The pirates wanted money: the would stop an American ship, steal the cargo, and take the sailors as captives. The pirates would sell the cargo and keep the money. They also sold the sailors into slavery. They would also keep the American ship and use it to attack other cargo boats.

Any sailor who resisted would be killed.

England and France had strong navies, and could defend their commercial shipping vessels better. Occasionally, the pirates attacked English and French ships, but rarely. The Americans were a much easier target, because the United States had a new and very small navy.

The Islamic pirates had been attacking unarmed American ships as early as 1784 or 1785, but frequency of the attacks increased after 1793.

The word ‘corsair’ refers to pirates or their ships.

The French and British had been policing the pirates, but when those two nations got into a war with each other, they stopped watching the pirates, who began to attack the Americans even more frequently. As historians Allan Millett and Peter Maslowski write,

The Barbary States - Algiers, Morocco, Tunis, and Tripoli - traditionally engaged in piracy, but the European powers bottled up their activities inside the Mediterranean Sea. After 1793, with the Europeans preoccupied, corsairs from Algiers, the most powerful of the petty North African nations, entered the Atlantic and preyed upon American shipping.

The Islamic nations would sometimes demand tribute.

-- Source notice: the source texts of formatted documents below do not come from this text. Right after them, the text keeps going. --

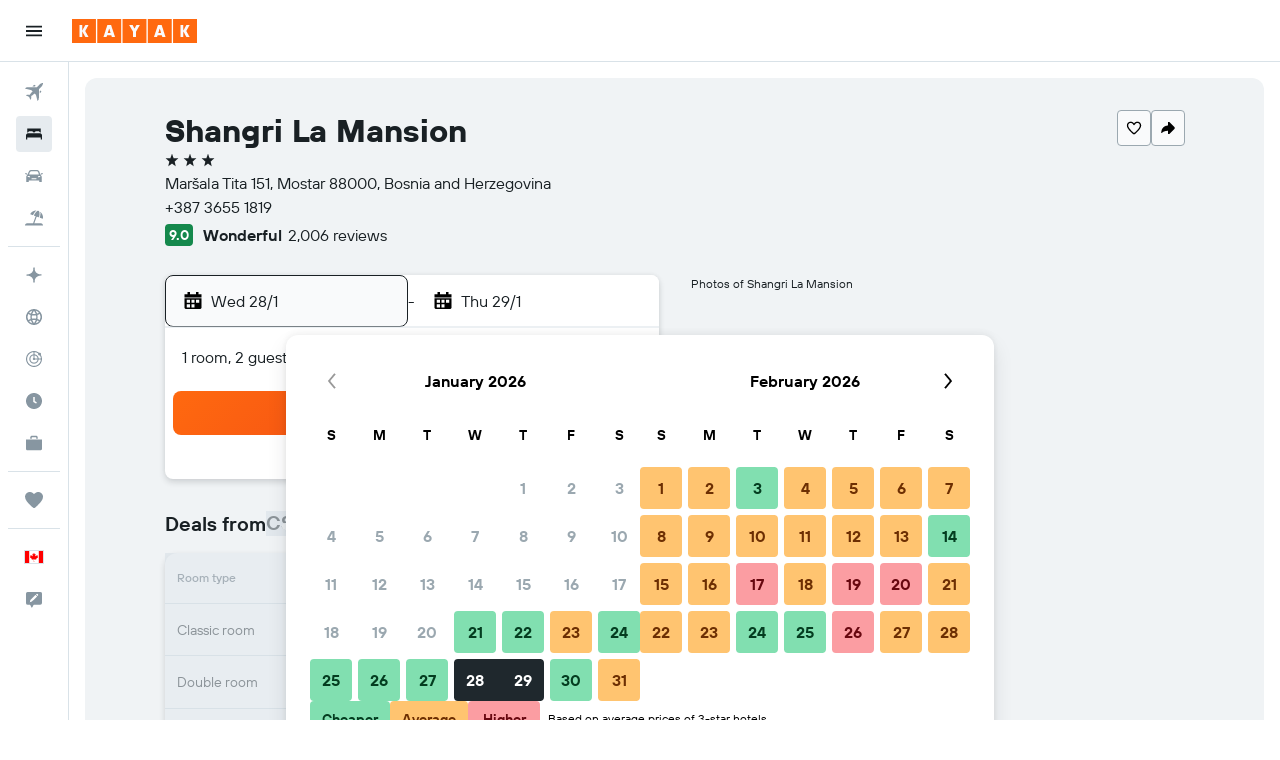

--- FILE ---
content_type: text/css;charset=UTF-8
request_url: https://content.r9cdn.net/res/combined.css?v=67a61da407e6960234363ef814a01631c0a81255&cluster=4
body_size: -205
content:
.GRvf-title{margin-top:8px}.GRvf-content{margin-block-end:24px;font-family:'TT Hoves Variable',-apple-system,BlinkMacSystemFont,'Segoe UI',Roboto,'Helvetica Neue',Arial,sans-serif;font-weight:400;font-size:14px;line-height:20px;font-feature-settings:'liga' 0}.GRvf-content ol{list-style:decimal}.GRvf-content li{margin-inline-start:16px}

The word ‘tribute’ refers to a payment from a weaker nation to a more powerful nation. The United States gave thousands of dollars to the Barbary States; in return, the Barbary States promised to stop attacking American ships. But the promise was broken immediately.

This cycle of paying tribute to get promises, and then seeing the promises get broken, happened several times. Sometimes the promises made by the Barbary States were documented in treaties which they signed, but they still broke their promises.

U.S. President Thomas Jefferson decided that it would be dangerous if other nations considered the United States to be weak. Congress voted to start building armed ships to strengthen the U.S. Navy. While those ships were being built, the Barbary States increased their aggressiveness, as historian Russell Weigley writes:

The Barbary States of the North African coast increased their piratical attacks upon American commerce and demands for American tribute, because the European wars made the United States the most conspicuous neutral shipping nation.

Meanwhile, the Muslim pirates also began attacking Swedish ships. Sweden and the United States worked together to begin to defend their merchant boats against attacks.

As the U.S. Navy increased the number of ships it had, the Barbary States began to realize that they could not continue attacking American ships, stealing American cargo, and enslaving American sailors. Although the conflict never turned into a full-scale war, there was fighting between the U.S. Navy and the Islamic pirates.

The Battle of Tripoli, in 1804, became famous in a song, and was a major turning point in history.

By 1805, the Barbary States, realized that they had to stop harassing Americans. They signed another treaty. But by 1807, they started again.

By 1815, the Barbary pirates were enslaving as many sailors as ever. The United States, this time teaming up with the British, had by this time an even stronger navy. The Barbary States, including Algeria, finally surrendered permanently, and after 1815 there was little piracy in the Mediterranean.